Archive d’étiquettes pour : fréquentation cinématographique

Les insuccès spectaculaires du cinéma mondial, après des décennies de succès,  sont le signe que le secteur est arrivé au bout d’un cycle et que le public veut autre chose. Mais quoi ?

Une hypothèse de cette soudaine évolution pourrait être liée au même phénomène que le populisme en politique : les électeurs remettent en cause leurs élites qui n’ont pas su résoudre les multiples problèmes de leur société. Et ils sont près à voter pour n’importe qui leur proposant « autre chose », même, si cet autre chose apparait irrationnel. C’est le phénomène du populisme.

En ce qui concerne le cinéma, à la différence des autres arts, c’est, par nature, un art populaire qui doit s’adresser à un vaste public, tout simplement parce que c’est un art cher. Donc, si les spectateurs n’englobent pas tous les citoyens, ils en représentent forcément une part substantielle.

Or, les spectateurs de cinéma, qui sont aussi des citoyens confrontés aux difficultés et aux menaces de notre époque, veulent, soit que que le cinéma les en distrait en leur proposant « autre chose », soit qu’il leur permette de la comprendre.

Aujourd’hui, ils en sont peut-être venus à estimer, à priori,  que les « élites » du cinéma,-les comédiens et réalisateurs stars- ne  leur apportent plus cet autre chose. Ils leurs en veulent même de se contenter de leur apporter toujours la même chose. Ces stars, qui étaient un atout pour le succès des films , deviennent ainsi presqu’un handicap, sauf si les spectateurs ont le sentiment que cette nouvelle oeuvre est exceptionnelle. En fait, pour dire la vérité, souvent, certains films de star ont effectivement un air de déjà vu. C’est notamment le cas des franchises américaines. De même le dernier  « Asterix et Obelix » marche moins bien que les précédents et le second « Les trois mousquetaires » moins bien que le premier.

▶ Entrées présentées
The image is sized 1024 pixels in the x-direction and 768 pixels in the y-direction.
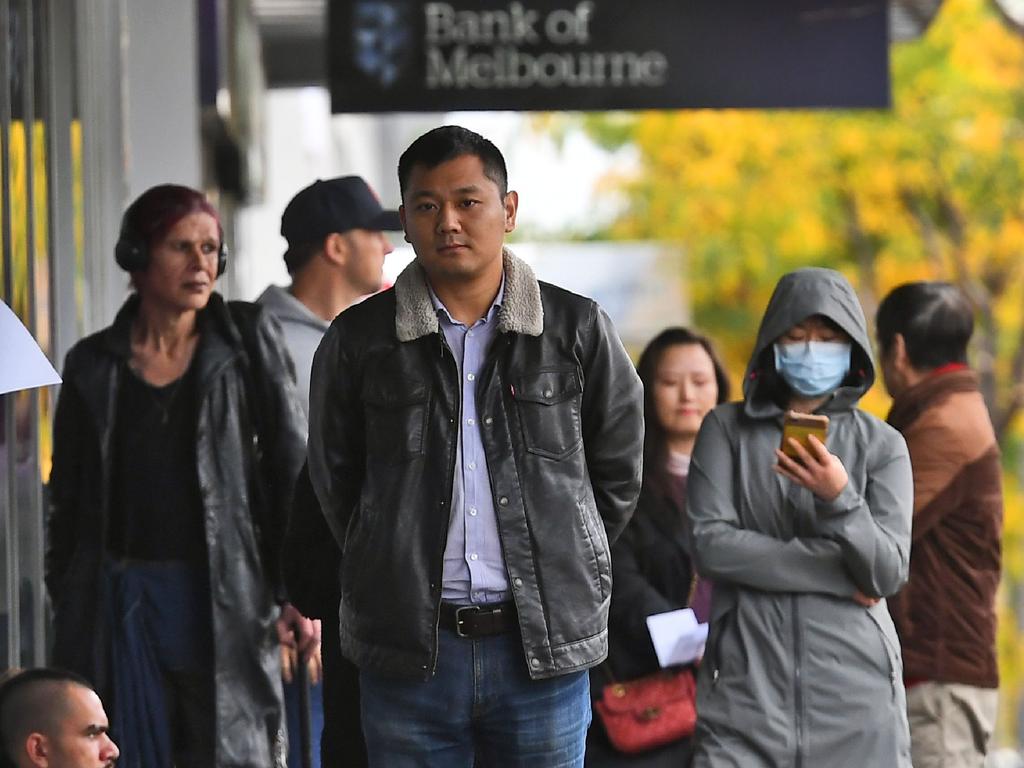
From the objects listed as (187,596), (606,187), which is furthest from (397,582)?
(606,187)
...
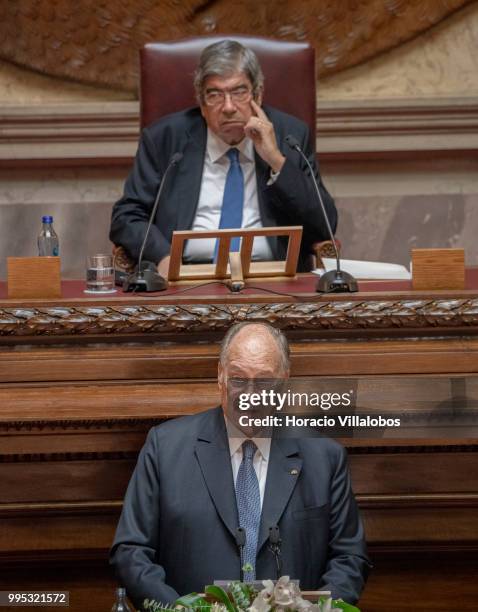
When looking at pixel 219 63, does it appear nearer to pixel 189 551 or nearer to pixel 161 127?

▶ À faire
A) D'après l'extrait sur la fréquentation cinématographique, pourquoi le cinéma doit-il s'adresser à un vaste public ?
B) Relevez, dans l'extrait sur la fréquentation cinématographique, tous les films ou ensembles de films cités comme exemples de films de star ayant un air de déjà vu.
C) Poursuivez l'extrait sur la fréquentation cinématographique après sa dernière phrase.

▶ Réponses fournies
A) Parce que c'est un art cher.

B) Les franchises américaines, le dernier « Asterix et Obelix » et le second « Les trois mousquetaires ».

C)
Reste évidemment pour les producteurs à trouver comment et avec qui offrir « autre chose ». Mais c’est  pour cela qu’ils existent et sont indispensables. Ce qui est certain, pour le cinéma français, c’est que les plus gros succès, dont certains ont fait 10,15 ou 20 millions d’entrées ont toujours été des comédies. Mais aussi que les stars du comique ont triomphé quand elles ont joué dans des films dramatiques , de Bourvil dans « La traversée de Paris » à Coluche dans « Tchao Pantin » en passant par Fernandel dans « La Vache et le prisonnier ».

Bien entendu il y a une différence entre la politique et le cinéma. Pour ce dernier c’est le public qui a forcément raison, puisqu’il est indispensable qu’il ait envie d’aller au cinéma. En politique les solutions différentes proposées par les populistes ne vont pas forcément marcher  si elles sont uniquement différentes.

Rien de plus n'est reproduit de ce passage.